DIRECTION »
Copy the records from the line containing "Between pixel 421" through the end of the records, renaming "ornate painted wall" to "decorated wall" and leaving everything else as it is.

EXTRACTED ENTRIES »
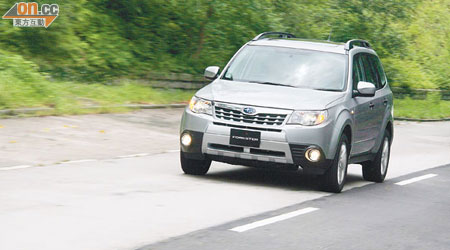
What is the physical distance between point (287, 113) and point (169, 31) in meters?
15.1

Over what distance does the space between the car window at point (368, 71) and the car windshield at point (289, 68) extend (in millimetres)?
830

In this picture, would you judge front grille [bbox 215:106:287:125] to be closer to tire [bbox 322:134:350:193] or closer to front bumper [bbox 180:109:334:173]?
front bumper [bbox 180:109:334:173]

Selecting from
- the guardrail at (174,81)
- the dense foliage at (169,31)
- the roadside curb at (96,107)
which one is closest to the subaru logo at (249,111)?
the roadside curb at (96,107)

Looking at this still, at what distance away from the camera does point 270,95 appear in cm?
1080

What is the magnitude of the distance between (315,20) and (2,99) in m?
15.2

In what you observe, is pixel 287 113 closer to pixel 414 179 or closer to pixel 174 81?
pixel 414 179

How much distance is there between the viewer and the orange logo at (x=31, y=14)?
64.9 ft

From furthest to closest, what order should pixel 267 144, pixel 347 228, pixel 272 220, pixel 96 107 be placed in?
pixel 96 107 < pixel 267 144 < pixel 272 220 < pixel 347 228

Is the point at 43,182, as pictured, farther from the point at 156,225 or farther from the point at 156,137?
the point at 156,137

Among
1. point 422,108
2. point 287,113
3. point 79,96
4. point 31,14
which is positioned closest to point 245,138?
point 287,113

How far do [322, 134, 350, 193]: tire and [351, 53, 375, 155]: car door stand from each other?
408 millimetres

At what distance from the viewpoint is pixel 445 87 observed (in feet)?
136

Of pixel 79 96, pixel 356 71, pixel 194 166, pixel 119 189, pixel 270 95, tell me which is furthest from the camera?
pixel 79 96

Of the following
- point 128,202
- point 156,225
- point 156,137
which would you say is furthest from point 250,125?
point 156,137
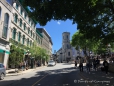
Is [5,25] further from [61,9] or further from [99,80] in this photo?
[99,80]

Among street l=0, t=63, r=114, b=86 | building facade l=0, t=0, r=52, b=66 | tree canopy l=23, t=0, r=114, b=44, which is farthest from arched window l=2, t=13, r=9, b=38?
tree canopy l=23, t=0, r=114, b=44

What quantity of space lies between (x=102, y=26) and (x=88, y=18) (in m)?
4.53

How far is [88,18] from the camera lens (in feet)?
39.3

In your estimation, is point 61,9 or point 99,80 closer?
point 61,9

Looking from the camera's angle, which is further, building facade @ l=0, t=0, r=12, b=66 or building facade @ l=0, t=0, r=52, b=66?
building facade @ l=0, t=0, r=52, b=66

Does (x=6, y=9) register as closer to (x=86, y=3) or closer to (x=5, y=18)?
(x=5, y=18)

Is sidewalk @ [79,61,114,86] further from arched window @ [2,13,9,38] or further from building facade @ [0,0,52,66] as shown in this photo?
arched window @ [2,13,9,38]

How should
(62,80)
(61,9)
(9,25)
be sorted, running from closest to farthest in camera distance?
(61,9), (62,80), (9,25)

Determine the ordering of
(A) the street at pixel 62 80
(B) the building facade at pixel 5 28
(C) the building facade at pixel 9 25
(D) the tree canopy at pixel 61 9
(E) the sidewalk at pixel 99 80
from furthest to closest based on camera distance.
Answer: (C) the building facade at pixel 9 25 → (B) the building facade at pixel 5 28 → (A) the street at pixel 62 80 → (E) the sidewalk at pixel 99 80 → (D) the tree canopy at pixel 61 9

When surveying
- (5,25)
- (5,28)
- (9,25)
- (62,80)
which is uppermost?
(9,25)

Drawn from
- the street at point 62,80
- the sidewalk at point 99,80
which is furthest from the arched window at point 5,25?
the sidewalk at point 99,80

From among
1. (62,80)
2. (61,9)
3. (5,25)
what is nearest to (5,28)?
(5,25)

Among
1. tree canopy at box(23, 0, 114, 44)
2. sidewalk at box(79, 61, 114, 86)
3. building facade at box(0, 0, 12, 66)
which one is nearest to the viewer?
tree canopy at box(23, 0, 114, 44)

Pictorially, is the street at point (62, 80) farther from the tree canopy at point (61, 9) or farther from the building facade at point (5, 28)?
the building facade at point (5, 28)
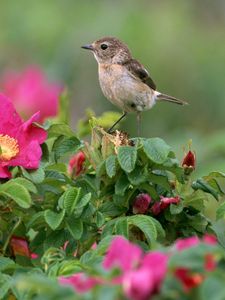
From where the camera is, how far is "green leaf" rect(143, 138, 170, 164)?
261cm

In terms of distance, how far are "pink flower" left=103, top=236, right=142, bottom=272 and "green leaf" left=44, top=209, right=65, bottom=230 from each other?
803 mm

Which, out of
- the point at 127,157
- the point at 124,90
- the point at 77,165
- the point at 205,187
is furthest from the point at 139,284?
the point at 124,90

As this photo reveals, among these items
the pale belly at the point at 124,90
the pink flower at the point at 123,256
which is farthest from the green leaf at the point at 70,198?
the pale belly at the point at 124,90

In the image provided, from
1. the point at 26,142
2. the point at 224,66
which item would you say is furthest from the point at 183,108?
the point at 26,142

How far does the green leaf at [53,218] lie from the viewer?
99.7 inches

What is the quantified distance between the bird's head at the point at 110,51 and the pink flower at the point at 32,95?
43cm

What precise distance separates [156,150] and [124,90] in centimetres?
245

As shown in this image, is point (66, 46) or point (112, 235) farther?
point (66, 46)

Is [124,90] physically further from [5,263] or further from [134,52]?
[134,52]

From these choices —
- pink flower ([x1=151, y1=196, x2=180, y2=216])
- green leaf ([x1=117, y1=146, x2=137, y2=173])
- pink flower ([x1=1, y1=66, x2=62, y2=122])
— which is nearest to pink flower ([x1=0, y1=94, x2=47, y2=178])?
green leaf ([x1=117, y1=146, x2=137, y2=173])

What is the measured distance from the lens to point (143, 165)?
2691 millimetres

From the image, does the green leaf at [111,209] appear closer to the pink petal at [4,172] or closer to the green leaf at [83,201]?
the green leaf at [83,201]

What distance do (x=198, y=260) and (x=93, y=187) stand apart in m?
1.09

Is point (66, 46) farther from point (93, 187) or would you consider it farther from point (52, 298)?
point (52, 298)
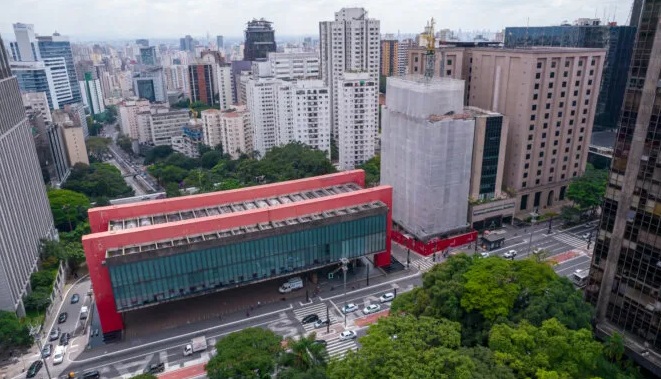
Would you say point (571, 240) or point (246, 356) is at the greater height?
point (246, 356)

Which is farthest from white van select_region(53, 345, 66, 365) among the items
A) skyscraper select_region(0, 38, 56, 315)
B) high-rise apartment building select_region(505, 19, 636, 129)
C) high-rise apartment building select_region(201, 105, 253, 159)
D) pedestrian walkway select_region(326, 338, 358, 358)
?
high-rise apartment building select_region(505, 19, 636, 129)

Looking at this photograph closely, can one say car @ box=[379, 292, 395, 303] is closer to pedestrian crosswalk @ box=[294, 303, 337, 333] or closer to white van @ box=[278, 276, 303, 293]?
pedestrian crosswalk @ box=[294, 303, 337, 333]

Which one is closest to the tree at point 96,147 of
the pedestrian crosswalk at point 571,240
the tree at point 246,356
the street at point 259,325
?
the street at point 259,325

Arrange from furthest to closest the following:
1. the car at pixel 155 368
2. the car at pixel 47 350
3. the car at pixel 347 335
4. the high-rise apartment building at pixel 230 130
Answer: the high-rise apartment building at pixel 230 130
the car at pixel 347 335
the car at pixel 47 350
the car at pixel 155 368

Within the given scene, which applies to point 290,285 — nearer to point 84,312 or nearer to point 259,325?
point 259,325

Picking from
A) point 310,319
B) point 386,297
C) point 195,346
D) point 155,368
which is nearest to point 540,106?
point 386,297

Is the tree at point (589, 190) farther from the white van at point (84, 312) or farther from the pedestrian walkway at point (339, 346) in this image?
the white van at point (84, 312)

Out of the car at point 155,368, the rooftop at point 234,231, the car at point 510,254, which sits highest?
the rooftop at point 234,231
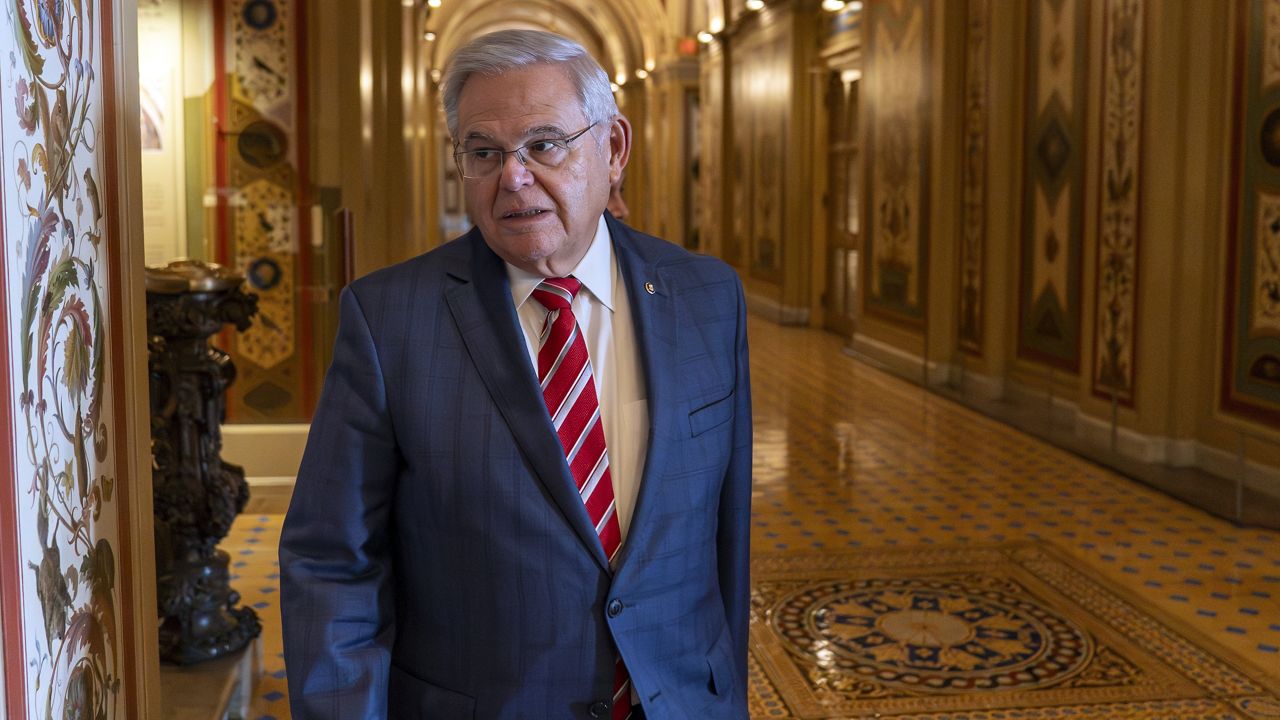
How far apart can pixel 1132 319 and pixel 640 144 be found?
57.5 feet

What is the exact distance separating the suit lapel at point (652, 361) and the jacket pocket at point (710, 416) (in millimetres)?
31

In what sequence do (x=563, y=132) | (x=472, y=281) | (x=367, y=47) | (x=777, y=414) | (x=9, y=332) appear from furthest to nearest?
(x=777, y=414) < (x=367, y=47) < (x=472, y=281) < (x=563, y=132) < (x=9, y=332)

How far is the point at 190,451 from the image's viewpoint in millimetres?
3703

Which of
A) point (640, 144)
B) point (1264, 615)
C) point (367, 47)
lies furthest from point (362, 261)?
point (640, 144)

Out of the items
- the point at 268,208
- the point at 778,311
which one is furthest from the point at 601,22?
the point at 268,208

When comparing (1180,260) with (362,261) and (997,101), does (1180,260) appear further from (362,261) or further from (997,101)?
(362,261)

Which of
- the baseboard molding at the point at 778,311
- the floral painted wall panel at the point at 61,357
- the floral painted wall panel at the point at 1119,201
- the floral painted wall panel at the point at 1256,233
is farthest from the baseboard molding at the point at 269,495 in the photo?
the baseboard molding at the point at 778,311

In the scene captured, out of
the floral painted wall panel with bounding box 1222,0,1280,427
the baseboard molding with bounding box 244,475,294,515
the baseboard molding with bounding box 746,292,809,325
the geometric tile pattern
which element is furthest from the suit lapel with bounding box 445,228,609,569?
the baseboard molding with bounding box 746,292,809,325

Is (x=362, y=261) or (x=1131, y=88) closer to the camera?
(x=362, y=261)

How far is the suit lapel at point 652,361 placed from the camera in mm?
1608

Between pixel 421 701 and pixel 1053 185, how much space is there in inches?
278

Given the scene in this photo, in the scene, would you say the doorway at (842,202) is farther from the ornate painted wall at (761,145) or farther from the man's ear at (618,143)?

EXERCISE SOLUTION »
Between pixel 421 701 and pixel 1053 185, how much space is there in inches?
278

Given the scene in this photo, in the scene, would you say the doorway at (842,202) is farther from the decorated wall at (761,145) or farther from the man's ear at (618,143)?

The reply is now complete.